**WORK INSTRUCTIONS**
Reprint all records below exactly. No images.

Captioned web images:

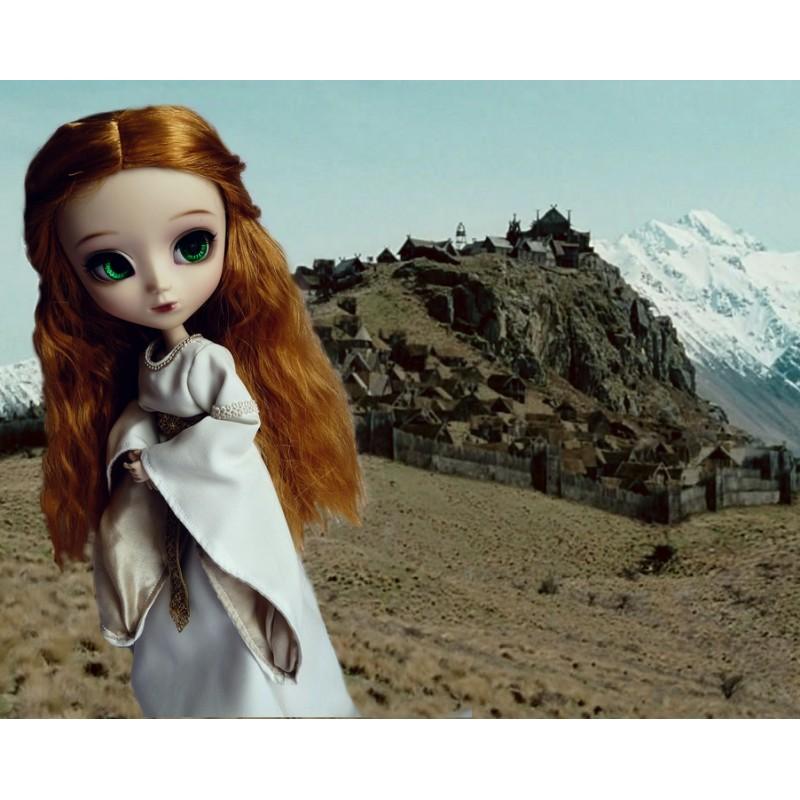 Éowyn de Rohan - Blanche (Les Mondes d'Edena)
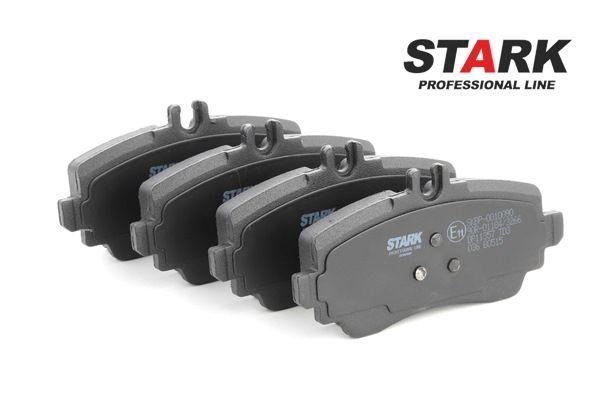 STARK SKBP0010090 Bremsbelagsatz Scheibenbremse Mercedes W168 A 160 CDI 1.7 (168.007) 2001 60 PS - Premium Autoteile-Angebot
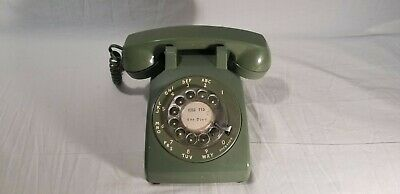 Western Electric Bell System Rotary Dial Telephone 500DM Avocado Green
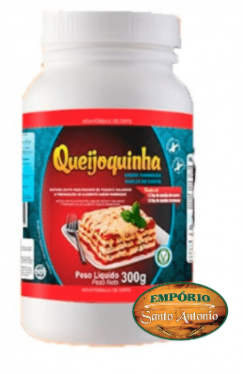 Queijoquinha - Queijo Vegetal Sabor Parmesão 300g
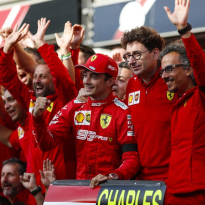 Binotto: Tyre choice key to Leclerc's Italian GP win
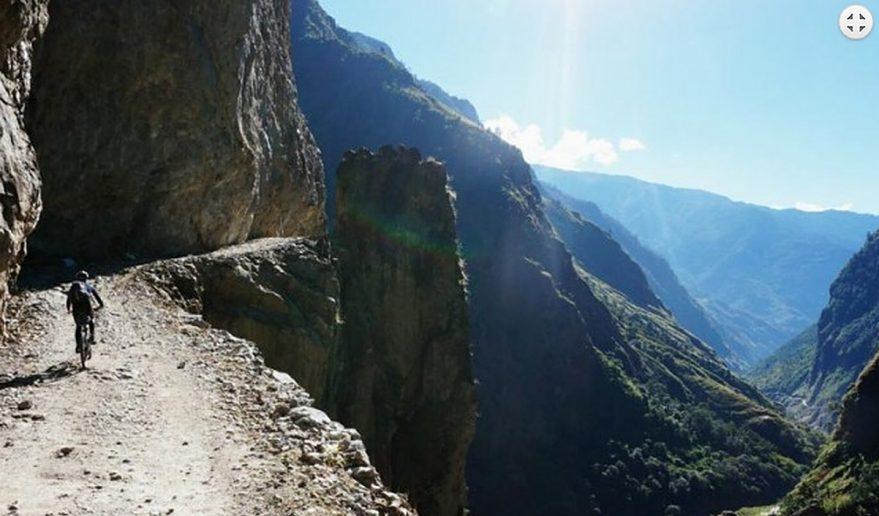 Nepal Annapurna Circuit Mountain Biking   Trail from Chame.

**EXPECTED OUTPUT**
 Éowyn de Rohan - Blanche (Les Mondes d'Edena)
 STARK SKBP0010090 Bremsbelagsatz Scheibenbremse Mercedes W168 A 160 CDI 1.7 (168.007) 2001 60 PS - Premium Autoteile-Angebot
 Western Electric Bell System Rotary Dial Telephone 500DM Avocado Green
 Queijoquinha - Queijo Vegetal Sabor Parmesão 300g
 Binotto: Tyre choice key to Leclerc's Italian GP win
 Nepal Annapurna Circuit Mountain Biking   Trail from Chame.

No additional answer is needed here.